# Text under study
********

March 3, 2021

What is Nationalism?

Nationalism is a political, social, and economic ideology and movement, very distinct from Left-Right globalist politics.

Nationalism is fundamentally about promoting the national interests and its ordinary people above all comers and foreign others. Nationalism is an extension of the respect and honour to our forebears and to their sacrificed legacy, while safeguarding our broader home (backyard, neighbourhood, locality, region, state, country and protecting and building personal resilience and fortitude in those of our future.

What must be the goal and outcome of nationalism is for the native-born people to gain total sovereignty over their nation and to be truly independent and free of all other vested interest and foreign power and influence.

That’s basically it.  It’s more than national flag waving and marches on the national day.  It’s a deep personal commitment to one’s birth nation or sworn adopted nation.

National pride and patriotism is an extension of belonging to family, kin and community.  It’s when individuals by choice and passion unite as a national people in the interests of their area, region, nation and legitimate territories (like Australia’s 200 mile fishing grounds that deny all others).  

Nationalism is never imposed.  It must be a voluntary commitment to a homeland (upbringing, common language, culture, values, standards, beliefs, traditions, customs, music, food, art, sport, ways of life, vernacular, etc).  Nationalism offers security of home family and wealth, for its is a trusted alliance between grassroots native-born locals and citizens who share the same sentiment.  Nationalism extends and deepens to an ideological movement of commitment to nation – actively pursuing the ethic to protect and enhance national identity, maintain (or restore) sovereign independence and to uphold (reclaim) the individual freedoms of the nation’s distinct people above all others.

No more committal to one’s nation can be military service risking the ultimate sacrifice.

 

Nationalism is premised upon placing the rights of the nation’s people and the national interest above all other interests, surpassing individual or group interests.  Nationalism a sense of national consciousness, placing primary emphasis on promotion of its culture and interests as opposed to those of other nations or supra-national groups within the nation state’s geo-territorial realm.

********

Carry on the essay about nationalism, picking up right after its last sentence.

Records from a data source:
********

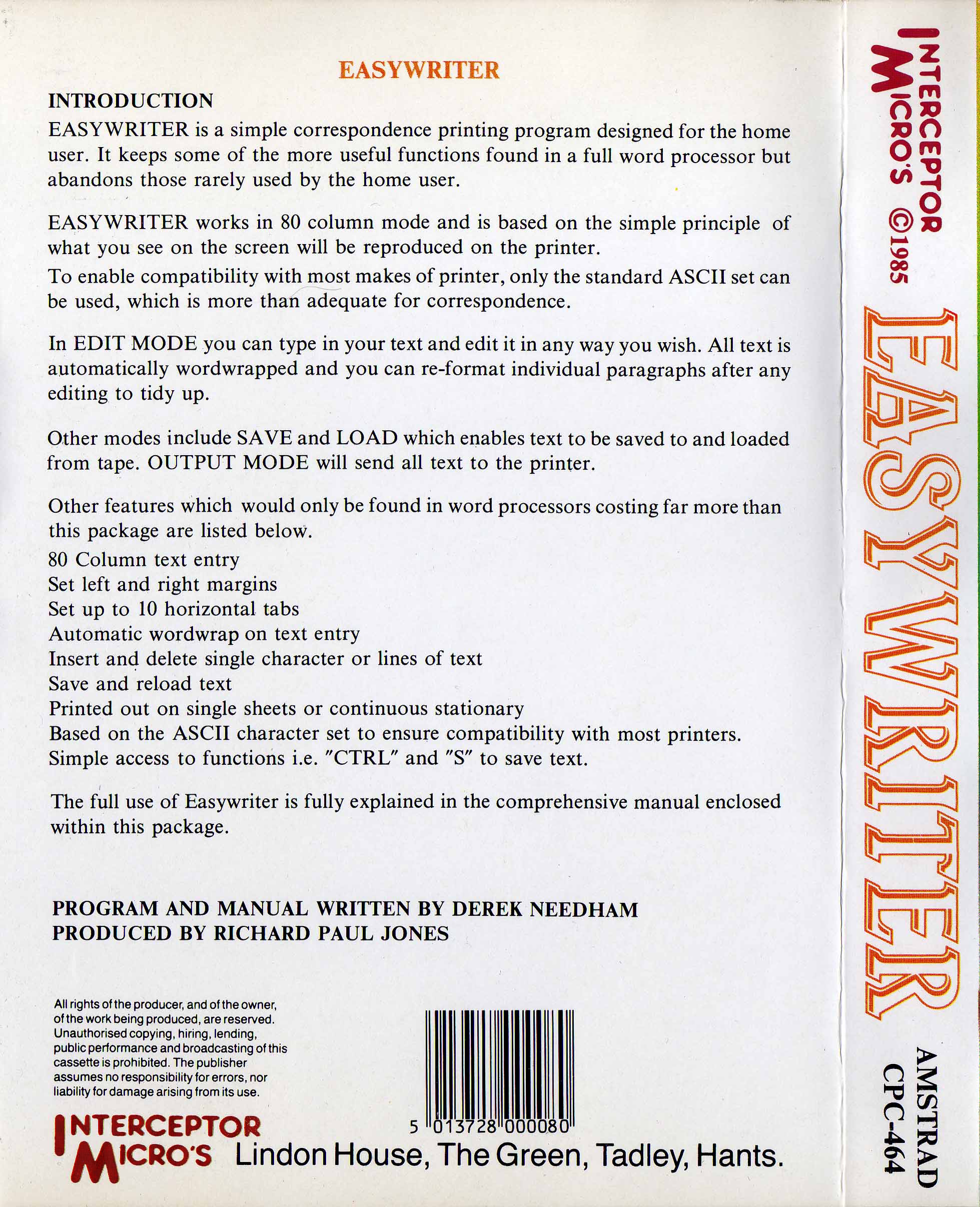 EASYWRITER

INTRODUCTION

EASYWRITER is a simple correspondence printing program designed for the home user. It keeps some of the more useful functions found in a full word processor but abandons those rarely used by the home user.

EASYWRITER works in 80 column mode and is based on the simple principle of what you see on the screen will be reproduced on the printer.

To enable compatibility with most makes of printer, only the standard ASCII set can be used, which is more than adequate for correspondence.

In EDIT MODE you can type in your text and edit it in any way you wish. All text is automatically wordwrapped and you can re-format individual paragraphs after any editing to tidy up.

Other modes include SAVE and LOAD which enables text to be saved to and loaded from tape. OUTPUT MODE will send all text to the printer.

Other features which would only be found in word processors costing far more than this package are listed below.

80 Column text entry
Set left and right margins
Set up to 10 horizontal tabs
Automatic wordwrap on text entry
Insert and delete single character or lines of text
Save and reload text
Printed out on single sheets or continuous stationary
Based on the ASCII character set to ensure compatibility with most printers.
Simple access to functions i.e. "CTRL" and "S" to save text.

The full use of Easywriter is fully explained in the comprehensive manual enclosed within this package.

PROGRAM AND MANUAL WRITTEN BY DEREK NEEDHAM
PRODUCED BY RICHARD PAUL JONES

All rights of the producer, and of the owner, of the work being produced, are reserved. Unauthorised copying, hiring, lending, public performance and broadcasting of this cassette is prohibited. The publisher assumes no responsibility for errors, nor liability for damage arising from its use.

5 013728 000080

INTERCEPTOR
MICRO'S Lindon House, The Green, Tadley, Hants.

INTERCEPTOR
MICRO'S ©1985

EASYWRITER

AMSTRAD
CPC-464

********

# Answer box
Types of Nationalism

Unlike generic globalist ideologies (aka Left/Right/Moderate/Greens) where a ‘one-size-fits-all’ mantra gets imposed upon the local people undemocratically; instead nationalist ideology is inherently custom-designed to suit the aspirations and needs of ordinary native patriots.  This is because it is the native patriots who are entrusted shape and decide the type and specifics of nationalism to best serve the nation and with it, the native-born patriots.

It’s a simple but effective concept and ideology.  The design is malleable. If the ordinary people want to change things, they vote and things get changed. Powerful globalist interests have no say.

When a native-born begins to explore his/her national loyalty deeper beyond patriotism and into the ideology of nationalism, complexity and choice present.  The world is a complex place of hundreds of nations that have emerged and evolved in very different societies, who have uniquely in many respects fashioned their own brands of nationalism in response to specific geo-political variables and circumstances in order to achieve native-born aspirations for freedom and independence.

Nationalism may manifest itself as part of official state ideology or as a popular non-state movement and may be expressed along quite differing bases – geo-territorial, ethnic, cultural, civic, etc.  The following types of demonstrated nationalism have been demonstrated in the birth of nation states around the globe:

  1. Territorial Nationalism
  2. Ethnic Nationalism
  3. Ethno-territorial Nationalism
  4. Cultural Nationalism
  5. Romantic Nationalism
  6. Dominion Nationalism.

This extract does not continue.